━━━━━ Selected extract
Beatrice Lynn (Margot Rhys), a successful novelist, journeys into the ‘unexplored’ reaches of north-west Australia in search of book material. She has heard rumours of a ‘wild white man’ who lives with Aboriginal people, but she finds more than she expected. She is abducted by an Afghan trader (Ashton Jarry) and sold to Mara the white chief (Dennis Hoey). Opium smugglers try to buy Mara’s collection of fabulous rubies, as war breaks out between Mara and a renegade Aboriginal warrior called Moopil. Beatrice finds she is falling in love with Mara, as a great battle begins.

Curator’s notes

The movie is indeed, uncivilised, a product of the rampant racist modes of some Hollywood adventure films of the time. Charles Chauvel, son of a Queensland grazier from Warwick, had absorbed much Hollywood technique in his first two visits to the American movie capital in the 1920s. He had made four features by the time he came to direct Uncivilised, and these had generally been successful, although penetrating the American market had proved difficult. Uncivilised was a more direct expression of the old saying – if you can’t beat them, join ’em.

It’s basically an Australian Tarzan film, but with an English singer Dennis Hoey, as the king of the jungle. Chauvel threw everything he could think of into the film’s potent cocktail – native dancing, a full-scale and quite violent tribal war, a subplot about rubies and opium, a couple of songs from Hoey, and a nude swim from his leading actress, Margot Rhys. Hoey also got to strangle Moopil, the renegade Aboriginal person (the actor is not credited) and both of these scenes caused trouble with the Australian censors. The film was shown uncut in Australia, but these scenes had to be trimmed for export – a curious double standard. The north-west Aboriginal people are largely from Northern Queensland and Palm Island, where Chauvel spent six weeks filming. About 20 Palm Island Aboriginal people were then flown to Sydney for scenes completed at the National Studios in Pagewood. The film remains very much a product of its time, with an anti-miscegenation streak in the plot, and characters defined more by race than anything else.

Secondary curator’s notes

by Romaine Moreton

Uncivilised parallels the first feature film released in the USA, Birth of a Nation, both narratives drawing on relationships between the white and black population. In the Australian context, this becomes a conversation about the civilised and the uncivilised. Uncivilised has a subtext true to the social belief of the time that the landscape and Aboriginal culture would make the whites turn native. The white, Tarzan-like main character, who has essentially 'turned primitive’, represents the gradual seduction of the land. A real frontier story, it includes very English concepts of colonialism and the savage. The white chief, Mara (Dennis Hoey), is a black man in white man’s skin whose spoken English is broken, but who is suddenly eloquent when he breaks into operatic song.
━━━━━━━━━━
━━━━━ Records shown
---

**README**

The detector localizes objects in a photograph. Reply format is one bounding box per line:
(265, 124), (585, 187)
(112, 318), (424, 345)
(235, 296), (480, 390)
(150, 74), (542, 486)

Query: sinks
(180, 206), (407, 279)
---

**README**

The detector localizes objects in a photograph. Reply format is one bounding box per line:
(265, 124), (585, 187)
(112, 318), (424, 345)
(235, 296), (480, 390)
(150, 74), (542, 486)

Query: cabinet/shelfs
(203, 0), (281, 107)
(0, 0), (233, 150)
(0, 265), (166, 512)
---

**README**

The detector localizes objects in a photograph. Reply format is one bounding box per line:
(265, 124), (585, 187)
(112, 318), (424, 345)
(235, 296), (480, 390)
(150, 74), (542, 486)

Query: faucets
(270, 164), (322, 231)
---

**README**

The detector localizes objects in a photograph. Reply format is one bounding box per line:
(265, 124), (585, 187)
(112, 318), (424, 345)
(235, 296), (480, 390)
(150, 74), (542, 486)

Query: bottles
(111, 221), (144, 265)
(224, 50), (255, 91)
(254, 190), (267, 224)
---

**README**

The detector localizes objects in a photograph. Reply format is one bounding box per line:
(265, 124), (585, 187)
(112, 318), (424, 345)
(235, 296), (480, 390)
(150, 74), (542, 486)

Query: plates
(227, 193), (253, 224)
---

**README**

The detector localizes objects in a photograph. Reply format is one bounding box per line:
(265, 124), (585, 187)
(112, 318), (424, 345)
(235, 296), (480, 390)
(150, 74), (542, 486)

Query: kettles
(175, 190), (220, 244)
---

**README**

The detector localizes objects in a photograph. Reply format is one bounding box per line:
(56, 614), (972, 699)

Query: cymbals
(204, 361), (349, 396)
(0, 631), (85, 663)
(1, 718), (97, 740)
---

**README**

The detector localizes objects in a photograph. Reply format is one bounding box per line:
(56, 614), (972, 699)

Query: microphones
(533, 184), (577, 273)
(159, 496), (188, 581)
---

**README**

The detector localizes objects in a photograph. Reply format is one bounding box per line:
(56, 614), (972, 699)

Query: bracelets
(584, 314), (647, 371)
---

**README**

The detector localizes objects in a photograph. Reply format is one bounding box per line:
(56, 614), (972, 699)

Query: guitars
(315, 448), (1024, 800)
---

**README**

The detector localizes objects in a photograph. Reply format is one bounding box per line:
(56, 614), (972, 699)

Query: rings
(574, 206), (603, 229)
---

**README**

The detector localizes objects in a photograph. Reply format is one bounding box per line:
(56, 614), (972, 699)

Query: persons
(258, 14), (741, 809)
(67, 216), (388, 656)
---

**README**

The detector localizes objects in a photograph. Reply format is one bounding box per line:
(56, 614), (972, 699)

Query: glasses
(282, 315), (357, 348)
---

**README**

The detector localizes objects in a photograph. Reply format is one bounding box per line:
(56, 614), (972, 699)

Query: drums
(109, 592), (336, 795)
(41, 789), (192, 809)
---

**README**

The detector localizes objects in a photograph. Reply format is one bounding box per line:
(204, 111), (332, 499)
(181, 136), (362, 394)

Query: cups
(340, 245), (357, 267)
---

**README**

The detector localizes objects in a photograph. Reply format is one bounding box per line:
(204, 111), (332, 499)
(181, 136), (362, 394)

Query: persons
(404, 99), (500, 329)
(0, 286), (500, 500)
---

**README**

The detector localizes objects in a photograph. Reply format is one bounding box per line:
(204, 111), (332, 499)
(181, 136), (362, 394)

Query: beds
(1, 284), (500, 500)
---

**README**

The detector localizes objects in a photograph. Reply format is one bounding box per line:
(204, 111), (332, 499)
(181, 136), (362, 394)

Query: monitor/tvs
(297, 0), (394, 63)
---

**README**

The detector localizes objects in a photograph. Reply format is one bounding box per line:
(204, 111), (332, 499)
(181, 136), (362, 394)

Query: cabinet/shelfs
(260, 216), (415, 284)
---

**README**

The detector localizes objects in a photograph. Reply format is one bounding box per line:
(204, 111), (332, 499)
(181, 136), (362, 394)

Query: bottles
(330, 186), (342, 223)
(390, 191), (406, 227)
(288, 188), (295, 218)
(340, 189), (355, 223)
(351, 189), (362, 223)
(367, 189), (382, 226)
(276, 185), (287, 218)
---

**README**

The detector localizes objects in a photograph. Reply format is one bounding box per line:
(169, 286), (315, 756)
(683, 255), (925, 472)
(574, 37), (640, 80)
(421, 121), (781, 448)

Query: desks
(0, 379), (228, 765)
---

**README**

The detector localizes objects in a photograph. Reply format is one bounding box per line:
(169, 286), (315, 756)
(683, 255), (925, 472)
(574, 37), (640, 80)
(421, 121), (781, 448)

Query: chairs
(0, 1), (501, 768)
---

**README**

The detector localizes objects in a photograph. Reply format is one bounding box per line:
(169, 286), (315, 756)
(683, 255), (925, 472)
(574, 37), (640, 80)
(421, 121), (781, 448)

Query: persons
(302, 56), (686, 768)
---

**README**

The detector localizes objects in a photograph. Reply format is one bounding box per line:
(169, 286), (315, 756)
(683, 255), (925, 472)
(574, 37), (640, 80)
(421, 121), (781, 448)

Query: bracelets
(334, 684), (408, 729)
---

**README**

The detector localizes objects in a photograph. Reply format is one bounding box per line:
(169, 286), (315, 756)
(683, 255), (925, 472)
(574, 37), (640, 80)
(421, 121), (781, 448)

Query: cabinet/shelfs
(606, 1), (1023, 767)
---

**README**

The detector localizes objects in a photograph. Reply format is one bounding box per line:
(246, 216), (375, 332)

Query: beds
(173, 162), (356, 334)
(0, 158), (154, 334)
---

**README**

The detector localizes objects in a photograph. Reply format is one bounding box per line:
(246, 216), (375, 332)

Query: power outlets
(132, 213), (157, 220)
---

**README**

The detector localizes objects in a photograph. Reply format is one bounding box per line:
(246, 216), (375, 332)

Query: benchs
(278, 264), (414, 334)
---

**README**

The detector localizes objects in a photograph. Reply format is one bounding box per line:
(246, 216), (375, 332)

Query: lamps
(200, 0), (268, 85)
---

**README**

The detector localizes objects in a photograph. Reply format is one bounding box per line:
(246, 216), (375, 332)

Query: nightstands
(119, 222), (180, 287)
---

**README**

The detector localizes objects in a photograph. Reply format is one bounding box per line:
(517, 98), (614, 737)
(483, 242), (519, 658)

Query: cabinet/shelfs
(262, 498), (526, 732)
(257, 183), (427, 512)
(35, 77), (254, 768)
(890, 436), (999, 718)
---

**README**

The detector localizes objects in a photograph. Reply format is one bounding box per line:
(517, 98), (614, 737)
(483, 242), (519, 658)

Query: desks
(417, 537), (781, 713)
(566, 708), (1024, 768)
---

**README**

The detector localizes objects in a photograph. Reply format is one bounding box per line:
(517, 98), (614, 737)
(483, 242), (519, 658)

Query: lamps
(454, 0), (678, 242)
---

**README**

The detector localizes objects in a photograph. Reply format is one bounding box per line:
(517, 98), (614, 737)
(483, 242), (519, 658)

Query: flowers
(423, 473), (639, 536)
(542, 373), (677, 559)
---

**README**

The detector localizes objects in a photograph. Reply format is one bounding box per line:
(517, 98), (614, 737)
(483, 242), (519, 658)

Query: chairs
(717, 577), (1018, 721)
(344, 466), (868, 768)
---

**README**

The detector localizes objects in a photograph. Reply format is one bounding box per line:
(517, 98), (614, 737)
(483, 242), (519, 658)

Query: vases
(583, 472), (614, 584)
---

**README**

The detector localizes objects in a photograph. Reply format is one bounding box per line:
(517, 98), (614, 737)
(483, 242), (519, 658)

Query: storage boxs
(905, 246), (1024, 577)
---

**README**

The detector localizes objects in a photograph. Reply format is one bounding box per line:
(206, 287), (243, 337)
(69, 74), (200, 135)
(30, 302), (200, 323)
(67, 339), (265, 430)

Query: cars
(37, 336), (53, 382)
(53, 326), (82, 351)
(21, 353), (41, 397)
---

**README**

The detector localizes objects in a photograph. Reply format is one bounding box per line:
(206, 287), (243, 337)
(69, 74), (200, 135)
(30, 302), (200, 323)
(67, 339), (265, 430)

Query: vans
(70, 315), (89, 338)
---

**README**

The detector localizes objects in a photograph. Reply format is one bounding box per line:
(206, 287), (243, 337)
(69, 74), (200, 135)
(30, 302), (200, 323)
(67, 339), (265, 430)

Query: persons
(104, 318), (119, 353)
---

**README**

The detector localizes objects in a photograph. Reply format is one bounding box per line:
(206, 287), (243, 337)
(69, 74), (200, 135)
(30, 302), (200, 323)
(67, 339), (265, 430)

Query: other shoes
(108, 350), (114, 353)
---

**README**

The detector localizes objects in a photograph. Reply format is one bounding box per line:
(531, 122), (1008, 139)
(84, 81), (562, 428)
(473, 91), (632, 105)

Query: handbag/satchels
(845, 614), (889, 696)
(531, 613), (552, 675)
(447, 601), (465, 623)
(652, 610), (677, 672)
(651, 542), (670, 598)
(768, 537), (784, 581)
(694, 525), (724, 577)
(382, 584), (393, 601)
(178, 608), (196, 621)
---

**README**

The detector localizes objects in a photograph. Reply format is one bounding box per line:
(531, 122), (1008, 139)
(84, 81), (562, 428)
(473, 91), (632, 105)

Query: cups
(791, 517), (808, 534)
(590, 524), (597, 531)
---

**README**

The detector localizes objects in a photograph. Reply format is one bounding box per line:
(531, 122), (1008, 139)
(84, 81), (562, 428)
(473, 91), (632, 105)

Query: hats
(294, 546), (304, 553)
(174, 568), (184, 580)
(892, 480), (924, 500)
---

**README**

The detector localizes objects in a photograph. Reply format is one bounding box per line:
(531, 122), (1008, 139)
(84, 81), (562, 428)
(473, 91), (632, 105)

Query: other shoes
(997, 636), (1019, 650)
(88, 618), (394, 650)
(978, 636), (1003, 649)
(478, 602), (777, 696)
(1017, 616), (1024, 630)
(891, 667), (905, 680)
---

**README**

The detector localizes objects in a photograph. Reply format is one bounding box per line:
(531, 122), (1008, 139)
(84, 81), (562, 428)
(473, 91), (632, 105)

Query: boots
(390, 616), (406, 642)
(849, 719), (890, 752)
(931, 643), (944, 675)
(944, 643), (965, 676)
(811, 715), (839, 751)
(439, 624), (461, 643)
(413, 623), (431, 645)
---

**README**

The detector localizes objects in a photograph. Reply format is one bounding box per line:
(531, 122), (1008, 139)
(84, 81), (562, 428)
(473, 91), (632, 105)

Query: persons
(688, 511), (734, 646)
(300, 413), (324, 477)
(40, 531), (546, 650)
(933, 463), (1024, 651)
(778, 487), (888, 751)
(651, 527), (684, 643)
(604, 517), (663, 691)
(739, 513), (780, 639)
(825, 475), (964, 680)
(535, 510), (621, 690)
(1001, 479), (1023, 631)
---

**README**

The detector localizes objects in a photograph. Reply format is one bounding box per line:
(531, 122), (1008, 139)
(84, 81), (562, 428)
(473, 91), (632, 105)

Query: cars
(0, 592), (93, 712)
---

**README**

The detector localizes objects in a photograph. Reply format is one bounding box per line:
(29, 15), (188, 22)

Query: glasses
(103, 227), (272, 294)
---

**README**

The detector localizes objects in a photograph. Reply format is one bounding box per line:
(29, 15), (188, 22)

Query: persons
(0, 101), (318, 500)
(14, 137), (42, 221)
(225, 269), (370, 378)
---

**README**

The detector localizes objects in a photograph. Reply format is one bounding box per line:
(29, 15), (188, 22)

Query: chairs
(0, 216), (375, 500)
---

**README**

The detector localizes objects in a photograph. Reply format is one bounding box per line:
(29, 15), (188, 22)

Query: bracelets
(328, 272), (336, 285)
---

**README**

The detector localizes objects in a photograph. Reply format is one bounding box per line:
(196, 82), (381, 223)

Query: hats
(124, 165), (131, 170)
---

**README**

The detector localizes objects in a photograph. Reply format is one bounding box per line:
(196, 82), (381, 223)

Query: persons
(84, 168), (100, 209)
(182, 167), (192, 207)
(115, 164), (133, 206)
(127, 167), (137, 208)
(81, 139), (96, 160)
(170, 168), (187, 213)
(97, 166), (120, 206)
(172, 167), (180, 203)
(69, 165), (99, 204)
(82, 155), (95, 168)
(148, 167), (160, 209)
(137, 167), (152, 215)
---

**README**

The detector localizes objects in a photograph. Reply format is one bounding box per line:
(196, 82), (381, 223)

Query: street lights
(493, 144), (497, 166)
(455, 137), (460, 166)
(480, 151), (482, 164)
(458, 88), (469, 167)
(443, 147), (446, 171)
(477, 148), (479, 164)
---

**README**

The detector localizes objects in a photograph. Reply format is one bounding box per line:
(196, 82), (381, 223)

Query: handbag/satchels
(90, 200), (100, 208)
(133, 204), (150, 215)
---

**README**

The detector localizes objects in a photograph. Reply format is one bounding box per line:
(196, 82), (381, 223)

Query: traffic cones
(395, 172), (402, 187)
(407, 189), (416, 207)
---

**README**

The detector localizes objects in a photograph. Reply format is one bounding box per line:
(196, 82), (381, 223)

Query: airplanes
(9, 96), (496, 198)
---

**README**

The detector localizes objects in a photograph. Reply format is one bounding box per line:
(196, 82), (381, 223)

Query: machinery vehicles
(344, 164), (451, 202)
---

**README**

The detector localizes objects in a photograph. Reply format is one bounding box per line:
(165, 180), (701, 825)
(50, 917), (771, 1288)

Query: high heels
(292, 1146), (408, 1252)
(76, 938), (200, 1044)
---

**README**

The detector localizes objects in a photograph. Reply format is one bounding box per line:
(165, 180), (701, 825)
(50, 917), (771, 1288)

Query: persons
━━━━━━━━━━
Required actions:
A. Rewrite the paragraph of the film notes that begins "The movie is indeed, uncivilised" as a short bulleted list that keeps its main facts.
B. Reproduce the rows from the first row through the line containing "(227, 193), (253, 224)", substituting "Label" for every "Query" and leaving everything else unchanged.

Results:
A.
- The film is uncivilised, a product of the rampant racist modes of some Hollywood adventure films of the time.
- Charles Chauvel, son of a Queensland grazier from Warwick, absorbed much Hollywood technique on his first two visits to Hollywood in the 1920s.
- He had made four features before directing Uncivilised, and they were generally successful, though breaking into the American market proved difficult.
- Uncivilised more directly expressed the saying "if you can't beat them, join 'em."

B.
---

**README**

The detector localizes objects in a photograph. Reply format is one bounding box per line:
(265, 124), (585, 187)
(112, 318), (424, 345)
(235, 296), (480, 390)
(150, 74), (542, 486)

Label: sinks
(180, 206), (407, 279)
---

**README**

The detector localizes objects in a photograph. Reply format is one bounding box per line:
(265, 124), (585, 187)
(112, 318), (424, 345)
(235, 296), (480, 390)
(150, 74), (542, 486)

Label: cabinet/shelfs
(203, 0), (281, 107)
(0, 0), (233, 150)
(0, 265), (166, 512)
---

**README**

The detector localizes objects in a photograph. Reply format is one bounding box per line:
(265, 124), (585, 187)
(112, 318), (424, 345)
(235, 296), (480, 390)
(150, 74), (542, 486)

Label: faucets
(270, 164), (322, 231)
---

**README**

The detector localizes objects in a photograph. Reply format is one bounding box per line:
(265, 124), (585, 187)
(112, 318), (424, 345)
(235, 296), (480, 390)
(150, 74), (542, 486)

Label: bottles
(111, 221), (144, 265)
(224, 50), (255, 91)
(254, 190), (267, 224)
---

**README**

The detector localizes objects in a photograph. Reply format is one bounding box per line:
(265, 124), (585, 187)
(112, 318), (424, 345)
(235, 296), (480, 390)
(150, 74), (542, 486)

Label: plates
(227, 193), (253, 224)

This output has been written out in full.